**SHORT EXERCISE:**
Beginning with the line where "Across this photograph, is" appears, retype every remaining line of the data below, both the first and last included.

## begin EXTRACTED RECORDS

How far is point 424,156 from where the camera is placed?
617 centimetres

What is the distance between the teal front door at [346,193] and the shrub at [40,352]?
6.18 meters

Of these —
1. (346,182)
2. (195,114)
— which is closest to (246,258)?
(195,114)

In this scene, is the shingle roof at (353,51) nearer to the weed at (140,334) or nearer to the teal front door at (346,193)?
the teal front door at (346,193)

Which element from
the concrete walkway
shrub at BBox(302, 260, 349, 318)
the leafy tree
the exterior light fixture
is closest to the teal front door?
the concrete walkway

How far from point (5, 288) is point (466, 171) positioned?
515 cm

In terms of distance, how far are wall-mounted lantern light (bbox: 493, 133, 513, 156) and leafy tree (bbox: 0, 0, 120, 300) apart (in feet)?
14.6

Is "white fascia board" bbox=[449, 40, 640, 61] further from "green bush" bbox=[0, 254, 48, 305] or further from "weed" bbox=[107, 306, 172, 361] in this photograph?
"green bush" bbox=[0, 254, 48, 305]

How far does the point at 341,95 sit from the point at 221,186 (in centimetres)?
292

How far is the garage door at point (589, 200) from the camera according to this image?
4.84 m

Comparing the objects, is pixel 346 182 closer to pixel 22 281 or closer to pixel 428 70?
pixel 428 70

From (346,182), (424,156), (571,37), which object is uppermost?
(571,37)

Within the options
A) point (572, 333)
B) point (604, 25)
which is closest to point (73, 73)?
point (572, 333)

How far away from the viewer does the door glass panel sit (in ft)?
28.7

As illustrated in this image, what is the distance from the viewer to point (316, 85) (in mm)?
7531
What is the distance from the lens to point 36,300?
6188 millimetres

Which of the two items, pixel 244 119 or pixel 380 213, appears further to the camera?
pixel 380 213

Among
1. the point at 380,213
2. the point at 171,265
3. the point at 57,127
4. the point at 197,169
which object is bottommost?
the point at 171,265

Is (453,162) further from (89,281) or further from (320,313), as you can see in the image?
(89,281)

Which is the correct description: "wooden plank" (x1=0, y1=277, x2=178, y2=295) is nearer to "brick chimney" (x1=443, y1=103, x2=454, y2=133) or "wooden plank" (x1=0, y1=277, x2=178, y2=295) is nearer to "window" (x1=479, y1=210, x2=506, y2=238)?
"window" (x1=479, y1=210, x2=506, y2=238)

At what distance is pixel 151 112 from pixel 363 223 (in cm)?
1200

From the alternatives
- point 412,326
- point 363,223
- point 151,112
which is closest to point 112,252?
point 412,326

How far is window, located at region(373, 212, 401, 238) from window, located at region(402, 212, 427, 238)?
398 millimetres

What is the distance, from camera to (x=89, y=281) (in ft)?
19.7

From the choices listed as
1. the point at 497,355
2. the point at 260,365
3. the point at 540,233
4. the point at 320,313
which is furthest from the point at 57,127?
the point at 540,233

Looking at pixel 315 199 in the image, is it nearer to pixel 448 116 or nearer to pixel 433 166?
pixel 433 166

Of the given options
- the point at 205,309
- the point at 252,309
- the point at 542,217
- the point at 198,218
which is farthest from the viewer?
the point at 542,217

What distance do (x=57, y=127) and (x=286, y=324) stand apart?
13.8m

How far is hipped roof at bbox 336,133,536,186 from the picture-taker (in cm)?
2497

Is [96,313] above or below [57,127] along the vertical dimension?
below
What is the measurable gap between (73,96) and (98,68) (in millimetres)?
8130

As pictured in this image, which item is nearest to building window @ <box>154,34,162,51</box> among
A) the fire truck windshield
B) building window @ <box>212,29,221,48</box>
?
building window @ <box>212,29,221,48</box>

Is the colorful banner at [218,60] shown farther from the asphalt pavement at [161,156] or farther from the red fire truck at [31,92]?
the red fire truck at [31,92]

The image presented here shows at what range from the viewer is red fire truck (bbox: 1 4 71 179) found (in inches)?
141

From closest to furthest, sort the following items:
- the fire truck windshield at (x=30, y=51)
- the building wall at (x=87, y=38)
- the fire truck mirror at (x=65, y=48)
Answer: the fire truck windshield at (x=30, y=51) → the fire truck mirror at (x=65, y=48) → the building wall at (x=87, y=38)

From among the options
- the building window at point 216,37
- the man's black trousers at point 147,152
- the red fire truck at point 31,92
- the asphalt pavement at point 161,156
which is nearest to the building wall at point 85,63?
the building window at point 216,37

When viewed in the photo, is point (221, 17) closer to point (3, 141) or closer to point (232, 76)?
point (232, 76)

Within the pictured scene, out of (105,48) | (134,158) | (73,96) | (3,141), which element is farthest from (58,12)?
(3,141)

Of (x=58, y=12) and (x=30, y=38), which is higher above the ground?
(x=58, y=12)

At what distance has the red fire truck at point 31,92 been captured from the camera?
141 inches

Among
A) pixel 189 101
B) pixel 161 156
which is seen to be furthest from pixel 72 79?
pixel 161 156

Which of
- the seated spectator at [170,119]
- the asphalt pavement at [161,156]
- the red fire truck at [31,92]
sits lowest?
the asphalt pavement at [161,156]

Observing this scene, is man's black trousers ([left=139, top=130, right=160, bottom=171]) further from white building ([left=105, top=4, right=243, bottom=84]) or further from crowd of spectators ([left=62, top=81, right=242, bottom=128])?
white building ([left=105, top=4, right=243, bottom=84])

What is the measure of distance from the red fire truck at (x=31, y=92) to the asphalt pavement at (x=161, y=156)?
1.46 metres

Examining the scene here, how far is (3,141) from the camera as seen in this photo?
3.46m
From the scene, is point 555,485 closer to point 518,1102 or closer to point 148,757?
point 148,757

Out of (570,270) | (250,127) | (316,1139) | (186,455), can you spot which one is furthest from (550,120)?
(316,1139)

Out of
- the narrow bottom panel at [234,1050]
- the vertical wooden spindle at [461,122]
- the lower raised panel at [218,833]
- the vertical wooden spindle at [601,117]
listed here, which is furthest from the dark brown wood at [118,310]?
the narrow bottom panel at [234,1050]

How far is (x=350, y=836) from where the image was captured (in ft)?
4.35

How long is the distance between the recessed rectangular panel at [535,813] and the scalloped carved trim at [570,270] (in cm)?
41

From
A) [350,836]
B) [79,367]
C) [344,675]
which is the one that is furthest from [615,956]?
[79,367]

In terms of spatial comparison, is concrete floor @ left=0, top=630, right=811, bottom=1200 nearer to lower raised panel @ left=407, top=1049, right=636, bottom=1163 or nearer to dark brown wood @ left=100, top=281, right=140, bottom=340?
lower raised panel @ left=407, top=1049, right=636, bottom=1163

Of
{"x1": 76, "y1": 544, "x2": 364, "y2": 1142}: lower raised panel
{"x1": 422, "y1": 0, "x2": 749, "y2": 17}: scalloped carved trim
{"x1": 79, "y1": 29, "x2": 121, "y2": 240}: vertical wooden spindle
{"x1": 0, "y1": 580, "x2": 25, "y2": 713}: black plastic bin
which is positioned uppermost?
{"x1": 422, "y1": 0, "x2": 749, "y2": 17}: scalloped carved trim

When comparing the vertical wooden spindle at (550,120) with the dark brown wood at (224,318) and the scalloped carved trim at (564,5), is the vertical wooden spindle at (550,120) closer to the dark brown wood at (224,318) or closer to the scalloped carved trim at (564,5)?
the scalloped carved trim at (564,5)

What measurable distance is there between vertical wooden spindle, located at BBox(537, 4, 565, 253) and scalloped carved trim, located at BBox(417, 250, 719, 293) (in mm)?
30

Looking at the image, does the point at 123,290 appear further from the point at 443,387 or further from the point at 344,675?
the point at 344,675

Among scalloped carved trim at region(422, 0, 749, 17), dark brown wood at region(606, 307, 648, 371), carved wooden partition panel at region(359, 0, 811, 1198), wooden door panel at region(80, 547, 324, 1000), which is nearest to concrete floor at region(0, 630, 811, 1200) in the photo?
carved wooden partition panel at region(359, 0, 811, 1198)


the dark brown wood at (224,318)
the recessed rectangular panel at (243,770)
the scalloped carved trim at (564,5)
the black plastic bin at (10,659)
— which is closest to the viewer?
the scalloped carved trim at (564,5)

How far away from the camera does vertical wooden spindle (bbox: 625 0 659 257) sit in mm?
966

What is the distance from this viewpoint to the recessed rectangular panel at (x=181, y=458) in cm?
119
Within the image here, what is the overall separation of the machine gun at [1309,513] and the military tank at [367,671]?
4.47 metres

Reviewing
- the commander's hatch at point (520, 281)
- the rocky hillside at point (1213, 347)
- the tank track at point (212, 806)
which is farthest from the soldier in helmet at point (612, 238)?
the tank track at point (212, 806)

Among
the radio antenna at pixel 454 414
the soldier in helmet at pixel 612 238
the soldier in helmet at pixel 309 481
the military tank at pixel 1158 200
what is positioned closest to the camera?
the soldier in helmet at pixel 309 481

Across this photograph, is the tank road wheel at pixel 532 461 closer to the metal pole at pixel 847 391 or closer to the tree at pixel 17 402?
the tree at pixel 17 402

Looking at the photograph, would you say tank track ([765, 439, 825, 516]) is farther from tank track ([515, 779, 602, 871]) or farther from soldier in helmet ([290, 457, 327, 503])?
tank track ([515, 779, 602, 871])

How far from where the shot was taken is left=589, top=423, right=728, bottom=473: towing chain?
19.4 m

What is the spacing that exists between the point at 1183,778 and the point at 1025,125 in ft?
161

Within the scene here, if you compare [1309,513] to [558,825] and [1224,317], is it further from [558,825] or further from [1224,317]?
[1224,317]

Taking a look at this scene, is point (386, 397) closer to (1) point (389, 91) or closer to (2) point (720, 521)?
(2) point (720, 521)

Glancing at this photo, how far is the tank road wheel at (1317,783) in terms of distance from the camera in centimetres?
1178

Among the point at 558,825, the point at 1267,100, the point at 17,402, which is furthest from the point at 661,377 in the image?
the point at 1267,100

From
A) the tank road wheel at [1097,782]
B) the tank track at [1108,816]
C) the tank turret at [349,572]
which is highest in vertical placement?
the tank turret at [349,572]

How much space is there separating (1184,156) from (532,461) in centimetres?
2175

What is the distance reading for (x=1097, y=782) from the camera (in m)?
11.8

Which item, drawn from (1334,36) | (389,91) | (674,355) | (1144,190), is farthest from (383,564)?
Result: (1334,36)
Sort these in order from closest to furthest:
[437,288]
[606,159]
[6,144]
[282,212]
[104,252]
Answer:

## end EXTRACTED RECORDS

**WRITTEN RESPONSE:**
Across this photograph, is the tank road wheel at pixel 532 461 closer to the metal pole at pixel 847 391 or closer to the tree at pixel 17 402?
the tree at pixel 17 402

Looking at the photograph, would you say tank track ([765, 439, 825, 516]) is farther from tank track ([515, 779, 602, 871]) or farther from soldier in helmet ([290, 457, 327, 503])?
tank track ([515, 779, 602, 871])

How far from where the shot was taken is left=589, top=423, right=728, bottom=473: towing chain?
19.4 m

What is the spacing that exists between the point at 1183,778 and the point at 1025,125 in ft?
161

Within the scene here, if you compare [1309,513] to [558,825] and [1224,317], is it further from [558,825] or further from [1224,317]?
[1224,317]

Taking a look at this scene, is point (386, 397) closer to (1) point (389, 91) or closer to (2) point (720, 521)?
(2) point (720, 521)

Glancing at this photo, how far is the tank road wheel at (1317,783) in terms of distance from the camera in centimetres?
1178

Among the point at 558,825, the point at 1267,100, the point at 17,402, which is furthest from the point at 661,377 in the image?
the point at 1267,100

From
A) the tank road wheel at [1097,782]
B) the tank track at [1108,816]
C) the tank turret at [349,572]
which is highest in vertical placement?
the tank turret at [349,572]

How much space is there separating (1184,156) from (532,461) in centimetres?
2175

What is the distance reading for (x=1097, y=782) from the camera (in m)?
11.8

Which item, drawn from (1334,36) | (389,91) | (674,355) | (1144,190), is farthest from (383,564)?
Result: (1334,36)
Sort these in order from closest to furthest:
[437,288]
[606,159]
[6,144]
[282,212]
[104,252]
Answer:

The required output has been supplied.